# [EXCERPT TO READ]

# Need opinions! Do I fish Hocking River, Burr Oak Lake, or Strouds Run



## muraco.3 (Mar 1, 2014)

Hi guys,

I'll be in Athens next weekend to fish. I may just try all 3 on different days, but I want to focus on the place/places with the best fishing. I mainly want big bass, but I'm open to others like saugeyes, pike, musky, etc. Which place would be best to focus the majority of my time on? Hocking River by OU campus, Burr Oak Lake, or Strouds Run? I don't have a boat so I'll be fishing from shore. I'm open to any and all suggestions. Thanks in advance.


----------



## slimdaddy45 (Aug 27, 2007)

I don't think the river will be fishable with all the rain we've had all the lakes mentioned are good but Id do Lake Snowden before the others then Strouds but Burr Oak would give you more bank access


----------



## RiparianRanger (Nov 18, 2015)

Good luck at Burr Oak. Old timers report success there but I’ve only experienced fast fishing once on that lake. Every other time it’s been a big disappointment and not worth the travel


----------



## Flathead76 (May 2, 2010)

The river is chocolate milk right now. Shoreline access at Burr oak and Dow is limited unless you want to hike. People in the know looking for large bass fish Dow and are tight lipped about it. Burr oak has good bass in it as well. Most of the people that I have talked to have struggled this year.


----------

Stored records:
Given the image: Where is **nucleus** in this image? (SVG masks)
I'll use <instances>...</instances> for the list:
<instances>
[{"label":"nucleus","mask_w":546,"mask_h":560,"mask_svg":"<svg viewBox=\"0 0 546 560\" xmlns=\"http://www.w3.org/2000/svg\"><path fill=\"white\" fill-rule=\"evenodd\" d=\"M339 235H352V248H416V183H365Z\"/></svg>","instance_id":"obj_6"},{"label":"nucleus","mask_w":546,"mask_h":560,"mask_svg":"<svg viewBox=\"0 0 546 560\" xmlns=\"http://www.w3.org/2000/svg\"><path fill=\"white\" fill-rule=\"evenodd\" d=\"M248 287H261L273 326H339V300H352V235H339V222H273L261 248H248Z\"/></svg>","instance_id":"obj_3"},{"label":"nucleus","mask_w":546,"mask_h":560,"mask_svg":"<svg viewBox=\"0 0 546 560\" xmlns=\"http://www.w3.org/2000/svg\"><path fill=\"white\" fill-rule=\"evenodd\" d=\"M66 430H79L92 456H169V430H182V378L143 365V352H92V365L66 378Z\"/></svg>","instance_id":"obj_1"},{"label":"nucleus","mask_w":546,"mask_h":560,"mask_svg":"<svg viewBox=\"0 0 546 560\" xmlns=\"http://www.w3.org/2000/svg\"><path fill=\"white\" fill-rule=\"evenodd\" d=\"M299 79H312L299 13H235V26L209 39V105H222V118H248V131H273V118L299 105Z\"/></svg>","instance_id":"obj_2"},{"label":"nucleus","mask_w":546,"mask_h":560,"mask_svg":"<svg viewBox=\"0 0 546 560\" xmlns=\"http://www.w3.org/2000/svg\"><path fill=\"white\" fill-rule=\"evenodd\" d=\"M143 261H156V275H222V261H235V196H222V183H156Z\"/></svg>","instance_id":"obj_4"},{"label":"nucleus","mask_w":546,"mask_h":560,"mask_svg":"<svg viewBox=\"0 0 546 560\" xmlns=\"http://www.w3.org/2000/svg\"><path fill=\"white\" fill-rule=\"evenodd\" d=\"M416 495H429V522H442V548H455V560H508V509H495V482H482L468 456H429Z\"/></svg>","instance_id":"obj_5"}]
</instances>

# [TASK]
Answer these questions from the fishing thread:
1. Which lake would slimdaddy45 fish before the others?
2. How does Flathead76 describe the river right now?
3. With no boat, from where does the first poster plan to fish?
These entries have no connection to the fishing thread.

# [RIGHT ANSWER]
1. Lake Snowden
2. As chocolate milk
3. From shore